Proponents who claim DID is “sufficiently validated for inclusion in the current and future versions of DSM” are to be commended for adding “much more research is needed in several areas.”13 Piper and Merskey’s review4,5 concluded that DID could not be reliably diagnosed.

Box 2

Sample statements from the Adolescent Dissociative Experience Scale (A-DES)*

A-DES: I get so wrapped up in watching TV, reading, or playing a video game that I don’t have any idea what’s going on around me.

Comment: Although this item seems like a joke, it is not meant as one. It is meant to be part of the serious business of science. Isn’t that what any ‘normal’ human would do if he or she has enough attention and concentration?

A-DES: People tell me I do or say things that I don’t remember doing or saying.

I get confused about whether I have done something or only thought about doing it.

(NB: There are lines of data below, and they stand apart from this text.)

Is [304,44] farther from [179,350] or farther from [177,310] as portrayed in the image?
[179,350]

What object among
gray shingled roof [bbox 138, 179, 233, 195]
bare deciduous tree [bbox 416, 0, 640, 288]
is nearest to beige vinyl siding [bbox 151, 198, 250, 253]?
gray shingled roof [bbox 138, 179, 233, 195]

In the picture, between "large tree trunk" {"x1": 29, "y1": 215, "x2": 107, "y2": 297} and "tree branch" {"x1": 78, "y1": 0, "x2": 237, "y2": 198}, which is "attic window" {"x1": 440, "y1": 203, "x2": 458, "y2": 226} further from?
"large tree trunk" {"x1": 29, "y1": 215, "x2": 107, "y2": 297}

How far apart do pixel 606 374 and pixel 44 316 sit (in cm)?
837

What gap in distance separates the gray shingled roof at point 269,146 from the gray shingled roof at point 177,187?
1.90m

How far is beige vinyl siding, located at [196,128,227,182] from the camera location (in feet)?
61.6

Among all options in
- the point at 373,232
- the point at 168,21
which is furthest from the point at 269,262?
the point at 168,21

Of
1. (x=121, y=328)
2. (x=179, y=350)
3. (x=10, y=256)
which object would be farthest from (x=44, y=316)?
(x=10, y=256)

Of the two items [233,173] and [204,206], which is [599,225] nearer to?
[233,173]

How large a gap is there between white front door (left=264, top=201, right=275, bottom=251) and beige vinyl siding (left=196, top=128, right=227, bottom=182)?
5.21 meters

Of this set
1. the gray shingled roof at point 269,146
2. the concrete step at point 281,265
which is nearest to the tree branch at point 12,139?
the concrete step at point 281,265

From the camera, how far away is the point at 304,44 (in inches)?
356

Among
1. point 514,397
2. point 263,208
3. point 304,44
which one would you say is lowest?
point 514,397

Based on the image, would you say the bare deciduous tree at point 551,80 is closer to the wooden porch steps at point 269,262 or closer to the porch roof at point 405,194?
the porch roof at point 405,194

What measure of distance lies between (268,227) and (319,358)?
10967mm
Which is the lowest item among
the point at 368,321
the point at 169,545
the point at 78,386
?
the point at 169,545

I can’t figure out if things really happened or if I only dreamed or thought about them.

People tell me that I sometimes act so differently that I seem like a different person.

Comment: These items are crafted in a way to encourage false positives. First, ‘people tell me’ does not qualify as an ‘experience.’ Second, one wonders why the scale was made up of declarative statements instead of questions. Third, ‘I seem like a different person’ is a leading statement.

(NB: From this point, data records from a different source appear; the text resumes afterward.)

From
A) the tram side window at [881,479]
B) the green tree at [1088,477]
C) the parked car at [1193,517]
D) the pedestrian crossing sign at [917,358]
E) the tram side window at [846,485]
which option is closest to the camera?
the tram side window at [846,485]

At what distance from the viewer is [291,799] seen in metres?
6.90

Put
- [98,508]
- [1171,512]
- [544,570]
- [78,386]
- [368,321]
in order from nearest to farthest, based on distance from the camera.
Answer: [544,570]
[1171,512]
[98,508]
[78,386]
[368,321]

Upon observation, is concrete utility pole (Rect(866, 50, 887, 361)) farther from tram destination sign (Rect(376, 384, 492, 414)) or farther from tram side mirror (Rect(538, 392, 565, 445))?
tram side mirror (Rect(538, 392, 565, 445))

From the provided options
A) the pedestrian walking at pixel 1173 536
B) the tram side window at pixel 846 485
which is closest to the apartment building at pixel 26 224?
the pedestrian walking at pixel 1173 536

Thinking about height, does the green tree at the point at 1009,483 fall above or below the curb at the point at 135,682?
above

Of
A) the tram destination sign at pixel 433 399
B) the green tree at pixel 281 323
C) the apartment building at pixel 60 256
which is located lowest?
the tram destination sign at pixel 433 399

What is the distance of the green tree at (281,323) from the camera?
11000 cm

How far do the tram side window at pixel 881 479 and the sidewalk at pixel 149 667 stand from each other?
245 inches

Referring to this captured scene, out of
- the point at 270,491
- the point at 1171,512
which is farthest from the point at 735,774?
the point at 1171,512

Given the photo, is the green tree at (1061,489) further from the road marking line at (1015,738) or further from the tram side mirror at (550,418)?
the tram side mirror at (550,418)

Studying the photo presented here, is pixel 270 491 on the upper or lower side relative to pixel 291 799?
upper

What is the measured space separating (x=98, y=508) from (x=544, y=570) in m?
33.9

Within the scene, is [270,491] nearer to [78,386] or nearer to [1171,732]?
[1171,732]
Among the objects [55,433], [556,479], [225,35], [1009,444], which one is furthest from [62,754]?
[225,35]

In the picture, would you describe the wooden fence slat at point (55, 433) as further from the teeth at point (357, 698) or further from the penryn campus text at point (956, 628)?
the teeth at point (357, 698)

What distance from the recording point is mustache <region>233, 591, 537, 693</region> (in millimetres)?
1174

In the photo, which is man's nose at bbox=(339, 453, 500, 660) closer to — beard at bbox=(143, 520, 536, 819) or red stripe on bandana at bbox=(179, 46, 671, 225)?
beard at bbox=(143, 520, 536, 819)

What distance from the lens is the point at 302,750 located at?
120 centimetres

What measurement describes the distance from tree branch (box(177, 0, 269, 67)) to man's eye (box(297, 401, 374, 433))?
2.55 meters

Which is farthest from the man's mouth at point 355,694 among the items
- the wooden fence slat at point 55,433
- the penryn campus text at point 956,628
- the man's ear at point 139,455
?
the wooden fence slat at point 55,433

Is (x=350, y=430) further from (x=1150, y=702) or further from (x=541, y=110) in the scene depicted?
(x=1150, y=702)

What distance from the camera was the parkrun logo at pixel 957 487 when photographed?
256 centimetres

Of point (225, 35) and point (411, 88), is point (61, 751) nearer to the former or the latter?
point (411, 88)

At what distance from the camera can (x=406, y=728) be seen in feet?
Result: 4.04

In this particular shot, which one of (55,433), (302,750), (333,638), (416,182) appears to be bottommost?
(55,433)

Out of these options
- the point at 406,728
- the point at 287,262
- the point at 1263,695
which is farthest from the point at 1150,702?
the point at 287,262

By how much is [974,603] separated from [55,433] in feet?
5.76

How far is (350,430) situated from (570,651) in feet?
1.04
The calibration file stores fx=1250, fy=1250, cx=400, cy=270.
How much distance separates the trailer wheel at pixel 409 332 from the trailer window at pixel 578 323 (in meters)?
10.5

A-DES: I am so good at lying and acting that I believe it myself.

Comment: This should be an immediate tip-off that the reporter is unreliable.

A-DES: I feel like my past is a puzzle and some of the pieces are missing.

Comment: Isn’t this the human condition?

*A-DES statements are italicized; comments by Dr. Gharaibeh are in plain text

Source: Reference 12

6. Does a DID diagnosis do harm?

Webster’s14 defines iatrogenic as: “Resulting from the activity of a physician. Originally applied to a disorder or disorders inadvertently induced in the patient by the manner of the physician’s examination, discussion, or treatment, it now applies to any condition occurring in a patient as result of medical treatment, such as a drug reaction.”

A DID diagnosis has been blamed for misdiagnosis of other entities,15 patient mismanagement,16 and inadequate treatment of depression.17 Even when DID is treated with the best of intentions, undesired negative effects may result from psychotherapy, and some patients experience worsening of symptoms and/or deterioration of functioning.18,19

In Creating Hysteria, Acocella20 cites examples of harm done to [alleged DID] patients and their families, including 2 high-profile cases under the care of a member of the DSM-IV work group on dissociation.

7. How is self-deception possible?

The ability to self-deceive has advantages and disadvantages,21 and widespread deception is possible. Richard Dawkins’s The God Delusion,22 Christopher Hitchens’s God is Not Great,23 and Michael Shermer’s Why People Believe Weird Things24 are recent exposés of how self-deception and deception by charismatic figures occurs despite the progress “reason” has made.

As with other belief systems that become entrenched in the face of criticism, DID proponents accuse critics of denial, reluctance, and adopting “defense[s] against dealing with the reality of child abuse in North America.”20 One wonders why just North America! Why not Africa, with its children in Sudan, Somalia, Zimbabwe—to name a few—enduring enough abuse to spread around the world several times over?